## start Excerpt provided

The talent and dedication that is required to fuel such a large industry isn't fueled by those who are living to smoke weed, residing in beat up pick up trucks, or drifting from job to job. They're educated, determined and working hard to make great things happen. And they are connected to their own sense of strength and power that has been cultivated in their outdoor, athletic pursuits and it is weaving into the fabric of their businesses.

I'm discovering that there is no such thing as work-life balance instead there is a thing called life and harnessing the power of individuality. building culture and achieving business goals is kind of like attempting a PR. It isn't easy or comfortable. but when the summit is reached it is exhilarating and satisfying. all the blood, sweat and tears are worth it.

One of the panelists said this:

"I've started looking at the people who work with me through a different lens. I enjoy them while I have them on my team-ride the wave-and work with people while I can." 

We could digress here and discuss the impact of turnover in the workplace, but that would be losing the point. The point I want to make here is that the conversation about culture and changing the way we work and play lies in how we as employers view time off, passions outside of work, and education  that doesn't have anything to do with our job description.

A great culture is built on the idea that humans don't strive to be rewarded for being docile and obedient, they strive to find that their own means of power is strong.

The outdoor lifestyle connects those who engage in it deeply to their own power. When was the last time you set out on an athletic endeavor or a pursuit for a new project and you found it easy? 

Think back to the last time you set out to achieve a goal-personal or professional.

How did you feel?

How did your emotions shift as you progressed towards your goal?

What emotions did you experience when you had a bad go of it?

How did you feel after you achieved your goal?

## end Excerpt provided
## start Data

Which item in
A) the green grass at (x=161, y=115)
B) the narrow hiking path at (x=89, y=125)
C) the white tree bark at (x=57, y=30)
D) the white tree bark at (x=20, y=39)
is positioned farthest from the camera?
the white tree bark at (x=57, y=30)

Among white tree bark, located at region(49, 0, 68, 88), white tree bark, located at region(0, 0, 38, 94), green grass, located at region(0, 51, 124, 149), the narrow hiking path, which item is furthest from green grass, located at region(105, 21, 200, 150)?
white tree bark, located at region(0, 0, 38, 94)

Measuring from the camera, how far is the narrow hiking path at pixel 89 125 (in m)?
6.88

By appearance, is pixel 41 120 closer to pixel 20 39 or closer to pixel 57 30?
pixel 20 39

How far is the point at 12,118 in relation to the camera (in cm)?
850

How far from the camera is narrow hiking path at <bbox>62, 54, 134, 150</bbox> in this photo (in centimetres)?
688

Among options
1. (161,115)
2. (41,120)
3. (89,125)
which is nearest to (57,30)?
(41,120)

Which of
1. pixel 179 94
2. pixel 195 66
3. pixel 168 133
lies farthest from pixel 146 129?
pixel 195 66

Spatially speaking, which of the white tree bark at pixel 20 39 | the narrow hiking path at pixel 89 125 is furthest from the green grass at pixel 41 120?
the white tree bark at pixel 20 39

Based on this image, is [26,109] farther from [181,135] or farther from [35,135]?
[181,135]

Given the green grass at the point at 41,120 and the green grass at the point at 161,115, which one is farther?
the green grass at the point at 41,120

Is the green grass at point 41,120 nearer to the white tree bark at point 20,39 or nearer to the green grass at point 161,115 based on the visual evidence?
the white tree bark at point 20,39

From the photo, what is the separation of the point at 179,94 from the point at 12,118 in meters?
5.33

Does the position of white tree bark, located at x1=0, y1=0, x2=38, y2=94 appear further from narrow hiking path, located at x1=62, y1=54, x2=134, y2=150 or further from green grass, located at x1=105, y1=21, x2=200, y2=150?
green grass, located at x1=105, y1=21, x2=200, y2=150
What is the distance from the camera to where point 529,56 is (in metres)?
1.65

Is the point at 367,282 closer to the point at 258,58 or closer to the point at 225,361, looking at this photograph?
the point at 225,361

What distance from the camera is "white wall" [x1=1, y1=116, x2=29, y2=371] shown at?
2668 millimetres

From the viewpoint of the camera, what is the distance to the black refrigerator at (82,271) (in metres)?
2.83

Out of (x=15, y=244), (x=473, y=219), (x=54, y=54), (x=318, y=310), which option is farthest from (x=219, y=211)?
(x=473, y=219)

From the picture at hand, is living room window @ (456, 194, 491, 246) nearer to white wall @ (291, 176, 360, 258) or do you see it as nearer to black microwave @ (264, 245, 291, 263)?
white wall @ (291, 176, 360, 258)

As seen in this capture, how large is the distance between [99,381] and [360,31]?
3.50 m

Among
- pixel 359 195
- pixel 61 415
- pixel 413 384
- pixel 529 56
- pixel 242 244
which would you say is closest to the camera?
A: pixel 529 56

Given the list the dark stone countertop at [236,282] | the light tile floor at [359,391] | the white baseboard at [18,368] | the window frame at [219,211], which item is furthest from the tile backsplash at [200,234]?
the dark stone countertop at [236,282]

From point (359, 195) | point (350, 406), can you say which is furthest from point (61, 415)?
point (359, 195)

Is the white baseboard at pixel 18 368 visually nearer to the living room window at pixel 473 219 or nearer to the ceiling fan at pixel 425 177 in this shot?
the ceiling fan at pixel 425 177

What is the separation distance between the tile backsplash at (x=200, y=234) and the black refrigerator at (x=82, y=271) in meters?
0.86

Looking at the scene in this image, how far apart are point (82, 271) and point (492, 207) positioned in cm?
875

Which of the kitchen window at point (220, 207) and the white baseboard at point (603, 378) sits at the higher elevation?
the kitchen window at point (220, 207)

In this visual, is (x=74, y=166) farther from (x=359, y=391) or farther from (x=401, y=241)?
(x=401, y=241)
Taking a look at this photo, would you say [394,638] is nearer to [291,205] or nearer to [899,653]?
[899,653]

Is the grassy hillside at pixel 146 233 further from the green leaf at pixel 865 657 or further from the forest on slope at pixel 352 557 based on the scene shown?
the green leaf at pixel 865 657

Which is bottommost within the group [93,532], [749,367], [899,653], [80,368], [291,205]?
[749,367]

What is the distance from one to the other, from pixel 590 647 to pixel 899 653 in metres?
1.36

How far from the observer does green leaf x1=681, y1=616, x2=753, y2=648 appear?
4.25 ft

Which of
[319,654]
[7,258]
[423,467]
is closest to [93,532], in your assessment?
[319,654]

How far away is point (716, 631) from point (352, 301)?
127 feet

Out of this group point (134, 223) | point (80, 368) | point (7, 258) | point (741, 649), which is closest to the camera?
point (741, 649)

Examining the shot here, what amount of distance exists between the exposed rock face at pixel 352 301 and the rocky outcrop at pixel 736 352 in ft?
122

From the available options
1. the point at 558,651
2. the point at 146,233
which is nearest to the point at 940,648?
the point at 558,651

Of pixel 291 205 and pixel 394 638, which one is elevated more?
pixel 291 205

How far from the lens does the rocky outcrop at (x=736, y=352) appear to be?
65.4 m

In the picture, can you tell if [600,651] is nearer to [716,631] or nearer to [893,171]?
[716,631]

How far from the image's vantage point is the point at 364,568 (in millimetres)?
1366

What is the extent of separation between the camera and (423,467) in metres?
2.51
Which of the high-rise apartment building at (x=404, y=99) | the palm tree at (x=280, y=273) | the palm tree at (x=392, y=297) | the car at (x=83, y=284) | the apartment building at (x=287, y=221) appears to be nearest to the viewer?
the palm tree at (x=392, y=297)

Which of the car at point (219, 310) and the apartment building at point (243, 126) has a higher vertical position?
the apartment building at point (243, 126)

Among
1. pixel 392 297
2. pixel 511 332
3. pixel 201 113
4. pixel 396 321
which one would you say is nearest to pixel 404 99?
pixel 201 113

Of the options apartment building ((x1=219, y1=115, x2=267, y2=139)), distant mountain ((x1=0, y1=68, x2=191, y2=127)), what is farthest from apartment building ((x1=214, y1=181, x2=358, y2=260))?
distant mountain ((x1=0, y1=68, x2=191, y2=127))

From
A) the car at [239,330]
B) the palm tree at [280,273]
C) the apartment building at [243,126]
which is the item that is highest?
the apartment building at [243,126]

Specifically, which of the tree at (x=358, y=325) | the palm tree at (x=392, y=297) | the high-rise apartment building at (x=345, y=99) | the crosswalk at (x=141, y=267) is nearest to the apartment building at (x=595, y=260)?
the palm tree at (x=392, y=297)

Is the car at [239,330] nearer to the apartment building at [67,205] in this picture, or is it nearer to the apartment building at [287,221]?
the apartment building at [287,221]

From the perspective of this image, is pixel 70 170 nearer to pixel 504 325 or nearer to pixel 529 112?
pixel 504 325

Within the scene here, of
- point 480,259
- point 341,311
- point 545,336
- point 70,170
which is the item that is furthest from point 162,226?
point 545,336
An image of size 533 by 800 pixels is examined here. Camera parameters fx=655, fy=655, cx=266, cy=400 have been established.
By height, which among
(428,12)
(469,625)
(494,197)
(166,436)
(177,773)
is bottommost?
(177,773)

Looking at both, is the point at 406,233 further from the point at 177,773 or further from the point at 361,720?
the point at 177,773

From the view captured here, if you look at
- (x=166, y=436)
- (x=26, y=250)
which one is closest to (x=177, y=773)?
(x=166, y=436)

## end Data

What is asked:
(1) How many lines of the listing contain the string "options"? Reply with the number alone.
(2) Write what comes next in the piece on workplace culture and the outdoor lifestyle, starting after its final question.

Responses for each task:
(1) 3

(2)
When I was training triathletes to compete, one of my favorite sayings was that "running never gets easier, you just get faster". My focus was on finding the magic balance of hard, strategic efforts combined with optimal rest and rejuvenation. As well as insisting on a period or two a year where racing and training wasn't the focus. The athletes who just focused on the suffer and worked harder in the name of winning were the ones who were never satisfied with their efforts, seemed to plateau for long periods of time, inevitably ended up with over-training injuries, and had strained relationships. 

As the vp of people and culture at 8020 Builders it is my responsibility to set the framework for us to grow a culture where people find their best and we can find our best as a company. My background with athletes combined with my studies in emotions, empathy, neuroscience, anthropology and ritual bring a unique approach to culture.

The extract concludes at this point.